Пробудившись, Лёва Задов первым делом схватился за раскалывающуюся от скверной похмельной боли голову. Затем перелез через задастую и грудастую, похрапывающую с присвистом брюнетку, попытался вспомнить, кто такая, не вспомнил и, бранясь вслух, потащился к дверям. Увесистым пинком их распахнул и вывалился в прихожую.

Зяма Биток, состоящий при Лёве ординарцем, начальником штаба и вообще правой рукой, при появлении начальства вскочил, сноровисто наполнил огуречным рассолом пузатую расписную кружку, молча поднёс.

- Чего слыхать? - Задов с трудом зафиксировал кружку в трясущихся с перепою руках.

- Грицка с Панасом шлёпнули.

- Что?! - Лёва не донёс рассол до рта. - Как шлёпнули? Кто?!

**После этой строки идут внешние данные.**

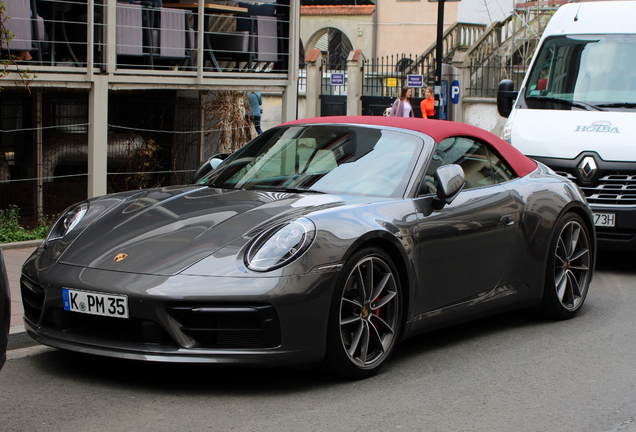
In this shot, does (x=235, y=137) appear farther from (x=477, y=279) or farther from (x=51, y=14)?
(x=477, y=279)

- Постреляли, - доложил Зяма. - Оба ещё тёпленькие. Кто неведомо, но, говорят, видели там одного.

- Какого "одного"?

- Пока не знаем. Но узнаем.

Был Зяма человеком основательным и дотошным - если сказал, что узнает, можно было в том не сомневаться. Лёва, кривясь от горечи, опростал кружку с рассолом, закашлялся. Биток вежливо похлопал ладонью по спине. Кашель прекратился. Лёва шумно отплевался, затем отхаркался.

- За бабу что слышно? - спросил он.

- Ищем бабу.

- Ищем, свищем, - передразнил подчинённого Задов. - А толку?

- Найдём.

Лёва смерил Битка недовольным взглядом. Бабу найти было необходимо и как можно скорее. Казалось бы, чего проще: её каждая собака в Одессе знает. Ещё бы, не шикса какая-нибудь с Привоза, а настоящая актриса. Хотя... В том, что настоящая, Лёва в последнее время сомневался. Слишком оборотиста для оперной певицы оказалась Полина Гурвич. Впрочем, полукровки - они такие. Сами евреи говорят, что полжида это как два целых.